As an activist fighting for social, environmental and economic justice for some years now, I have become increasingly frustrated by the use of labels that attempt to define people and their actions but misrepresent and distort the truth. I’m talking about labels like “progressive” and “liberal” and what they’ve come to mean for many people.

Language is powerful, and narratives can be absorbed without conscious intent. People sometimes use words and phrases without knowing who crafted them for what purpose. In part goaded by moderators, even some of the candidates in the recent Democratic presidential debates fell into using the rhetoric of the right wing — conservative arguments so skillfully costumed that even well-meaning Democrats parroted them with little thought. As Sen. Elizabeth Warren, D-Mass., warned during the debate, “We should stop using Republican talking points.”

In his popular book, Don’t Think of an Elephant, cognitive scientist George Lakoff writes that narratives, or “frames,” shape the way we see the world, the goals we seek, the plans we make. It’s well-documented that right-wing conservatives have worked hard over many decades to impose their narratives, or frames, on the American people. These frames are so powerful that many Americans have no idea they’ve been duped into acting, and voting, against their own best interests.

As co-founder of the advocacy nonprofit Retake Our Democracy and a founding member of the Adelante Progressive Caucus of the Democratic Party of New Mexico, I am no stranger to “progressive” values being labeled “radical” or “socialist.”

These labels need to be called out for what they are: the frames of the right wing, the language of fear and greed. What progressives want for our country is, in fact, what most Americans want for our country. Progressive values are not radical values. They are human values. They are human rights.

Since when has it become “radical” to help a neighbor or stranger in need? Since when has it become “radical” to protect our land, air, water and wildlife — the planet that gives us life? Since when has it become “radical” to think everyone deserves food, shelter and safety? Free, quality health care? A living-wage job? Since when has it become “radical” to believe that every human being deserves equal rights, equal opportunity and equal protection regardless of age, gender, race, religion, sexual orientation, national origin or physical ability? These are values this country was built on.

I’m tired of the fearmongering narrative that people should help themselves, that helping people encourages them to be lazy and dependent on that help. Research shows this is just not true. We spend billions more on corporate welfare in this country — bailing out corporations and giving tax cuts to the wealthy — than we do on people in need. Where is the conversation about how people may have been forced into that situation in the first place? What about Manifest Destiny, colonialism, slavery, racism, redlining, exploitation, and the oppressors and destroyers of communities, particularly communities of color, over centuries?

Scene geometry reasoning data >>
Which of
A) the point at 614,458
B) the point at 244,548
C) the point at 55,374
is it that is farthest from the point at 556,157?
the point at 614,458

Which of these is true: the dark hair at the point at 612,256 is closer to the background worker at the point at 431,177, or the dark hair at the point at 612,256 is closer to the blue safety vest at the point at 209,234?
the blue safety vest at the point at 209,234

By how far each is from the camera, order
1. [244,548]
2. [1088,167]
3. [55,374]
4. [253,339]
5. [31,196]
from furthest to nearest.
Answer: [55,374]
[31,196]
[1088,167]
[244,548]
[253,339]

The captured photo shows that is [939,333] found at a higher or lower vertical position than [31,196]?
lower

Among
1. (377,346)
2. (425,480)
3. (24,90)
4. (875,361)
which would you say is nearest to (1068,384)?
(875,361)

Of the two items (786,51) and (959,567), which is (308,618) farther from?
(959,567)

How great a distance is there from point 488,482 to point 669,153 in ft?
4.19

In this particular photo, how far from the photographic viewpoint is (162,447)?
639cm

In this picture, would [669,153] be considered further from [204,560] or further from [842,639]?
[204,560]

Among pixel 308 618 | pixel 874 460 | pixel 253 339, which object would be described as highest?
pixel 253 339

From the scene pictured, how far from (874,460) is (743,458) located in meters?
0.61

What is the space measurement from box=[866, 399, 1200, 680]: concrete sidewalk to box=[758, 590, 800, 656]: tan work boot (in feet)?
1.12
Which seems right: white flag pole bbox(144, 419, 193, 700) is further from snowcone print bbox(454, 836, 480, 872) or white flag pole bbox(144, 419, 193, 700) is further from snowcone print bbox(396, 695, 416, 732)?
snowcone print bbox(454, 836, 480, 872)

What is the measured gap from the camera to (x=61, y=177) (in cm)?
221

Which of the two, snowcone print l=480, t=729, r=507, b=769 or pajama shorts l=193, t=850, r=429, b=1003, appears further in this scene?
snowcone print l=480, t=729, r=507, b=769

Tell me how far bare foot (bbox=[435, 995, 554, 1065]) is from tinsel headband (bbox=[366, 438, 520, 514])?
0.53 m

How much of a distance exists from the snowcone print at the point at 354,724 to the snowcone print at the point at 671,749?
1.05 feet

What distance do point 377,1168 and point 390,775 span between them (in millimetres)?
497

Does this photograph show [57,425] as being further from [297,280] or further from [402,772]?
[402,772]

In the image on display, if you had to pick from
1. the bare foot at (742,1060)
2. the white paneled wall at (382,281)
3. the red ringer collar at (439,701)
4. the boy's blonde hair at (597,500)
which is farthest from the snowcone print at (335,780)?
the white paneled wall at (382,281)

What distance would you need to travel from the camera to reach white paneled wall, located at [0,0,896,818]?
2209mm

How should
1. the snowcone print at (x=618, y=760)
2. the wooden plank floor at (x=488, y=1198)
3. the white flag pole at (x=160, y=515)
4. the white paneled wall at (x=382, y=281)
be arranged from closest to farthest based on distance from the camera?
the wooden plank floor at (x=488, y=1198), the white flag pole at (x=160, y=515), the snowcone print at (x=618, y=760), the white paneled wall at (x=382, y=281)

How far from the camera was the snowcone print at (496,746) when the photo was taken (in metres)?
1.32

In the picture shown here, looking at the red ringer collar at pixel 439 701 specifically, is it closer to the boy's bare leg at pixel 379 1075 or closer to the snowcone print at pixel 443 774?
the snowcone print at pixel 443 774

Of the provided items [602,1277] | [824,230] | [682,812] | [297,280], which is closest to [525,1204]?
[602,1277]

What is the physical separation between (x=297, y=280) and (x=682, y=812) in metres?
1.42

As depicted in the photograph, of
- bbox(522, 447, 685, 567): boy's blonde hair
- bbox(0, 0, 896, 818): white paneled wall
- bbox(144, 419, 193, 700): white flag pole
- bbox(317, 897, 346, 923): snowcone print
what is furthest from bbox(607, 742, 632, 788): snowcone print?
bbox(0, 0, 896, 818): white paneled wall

Using the information >>
**1)** The essay on political labels ends by asking "What about" a series of historical forces. List each one it names.
**2)** In the essay on political labels, what is the title of George Lakoff's book?

Answers to the exercises >>
**1)**
- Manifest Destiny
- colonialism
- slavery
- racism
- redlining
- exploitation
- the oppressors and destroyers of communities, particularly communities of color, over centuries

**2)** Don't Think of an Elephant